Closed agateblue closed 4 years ago
Hm, you're right, if we expect people using Django to use procrastinate, we'll need to ship a way to transform PG migrations SQL files into Django migrations. Your approach seems nice, but I'd tend to try and generate one Django migration per SQL migration file (whereas if I understand your code, you have all SQL migrations in a single Django migration). But that's a detail, and doesn't help your problem.
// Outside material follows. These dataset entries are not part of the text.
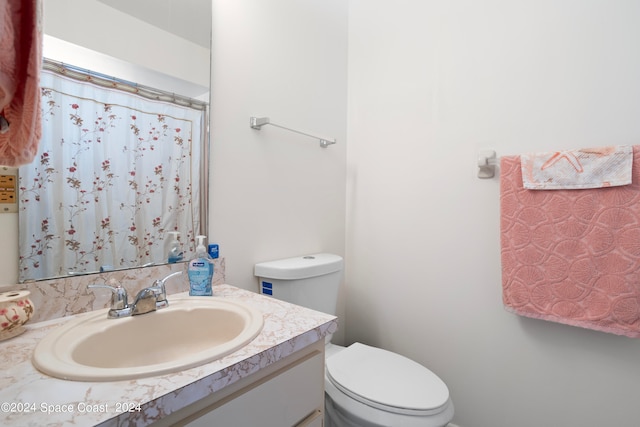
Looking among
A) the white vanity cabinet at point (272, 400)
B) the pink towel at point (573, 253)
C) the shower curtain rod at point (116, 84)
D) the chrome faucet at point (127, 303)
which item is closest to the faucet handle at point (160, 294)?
the chrome faucet at point (127, 303)

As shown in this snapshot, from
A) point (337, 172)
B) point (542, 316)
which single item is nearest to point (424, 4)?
point (337, 172)

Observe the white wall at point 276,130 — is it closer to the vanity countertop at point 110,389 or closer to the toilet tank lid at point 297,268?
the toilet tank lid at point 297,268

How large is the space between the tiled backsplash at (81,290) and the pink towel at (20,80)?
17.8 inches

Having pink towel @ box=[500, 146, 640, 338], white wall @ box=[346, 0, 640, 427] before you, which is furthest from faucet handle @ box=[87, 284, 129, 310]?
pink towel @ box=[500, 146, 640, 338]

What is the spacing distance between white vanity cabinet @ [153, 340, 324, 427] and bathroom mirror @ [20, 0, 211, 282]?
559mm

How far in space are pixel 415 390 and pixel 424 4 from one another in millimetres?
1696

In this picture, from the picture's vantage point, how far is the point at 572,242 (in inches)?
39.7

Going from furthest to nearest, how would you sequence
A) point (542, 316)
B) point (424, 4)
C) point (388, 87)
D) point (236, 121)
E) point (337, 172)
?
point (337, 172) → point (388, 87) → point (424, 4) → point (236, 121) → point (542, 316)

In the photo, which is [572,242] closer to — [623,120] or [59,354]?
[623,120]

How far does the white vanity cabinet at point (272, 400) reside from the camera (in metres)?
0.50

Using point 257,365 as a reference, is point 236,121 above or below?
above

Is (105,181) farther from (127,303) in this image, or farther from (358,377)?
(358,377)

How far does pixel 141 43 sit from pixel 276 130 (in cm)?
56

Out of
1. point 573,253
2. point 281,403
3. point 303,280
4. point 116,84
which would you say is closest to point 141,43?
point 116,84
Can I ask why you used a RunPython and not a RunSQL ?
I can try to have a look, but I don't have a clue at this point why this fails. Or you can have a look on your side. Or we can do this in pair programming if you want, like in the good ol' days :)
I'm perfectly fine adding a Django submodule for simplifying the usage of procrastinate with django, if it's deemed preferable to a django-procrastinate dedicated package.
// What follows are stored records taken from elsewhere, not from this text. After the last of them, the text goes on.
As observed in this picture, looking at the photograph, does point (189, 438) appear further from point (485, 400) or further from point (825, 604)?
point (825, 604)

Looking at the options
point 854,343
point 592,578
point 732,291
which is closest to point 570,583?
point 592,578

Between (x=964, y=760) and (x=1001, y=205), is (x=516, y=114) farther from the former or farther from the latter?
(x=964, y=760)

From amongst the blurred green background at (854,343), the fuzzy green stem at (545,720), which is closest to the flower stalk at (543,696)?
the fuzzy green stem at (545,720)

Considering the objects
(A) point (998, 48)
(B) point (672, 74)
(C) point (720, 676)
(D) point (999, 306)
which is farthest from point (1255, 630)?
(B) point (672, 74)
Hm, you're right, if we expect people using Django to use procrastinate, we'll need to ship a way to transform PG migrations SQL files into Django migrations. Your approach seems nice, but I'd tend to try and generate one Django migration per SQL migration file (whereas if I understand your code, you have all SQL migrations in a single Django migration). But that's a detail, and doesn't help your problem.
I'm not sure about the "1 procrastinate migration <-> 1 django migration" approach. As far as I can tell, it doesn't bring any additional value and make integration with the app way harder (a dozen files to add, instead of only one).
Can I ask why you used a RunPython and not a RunSQL ?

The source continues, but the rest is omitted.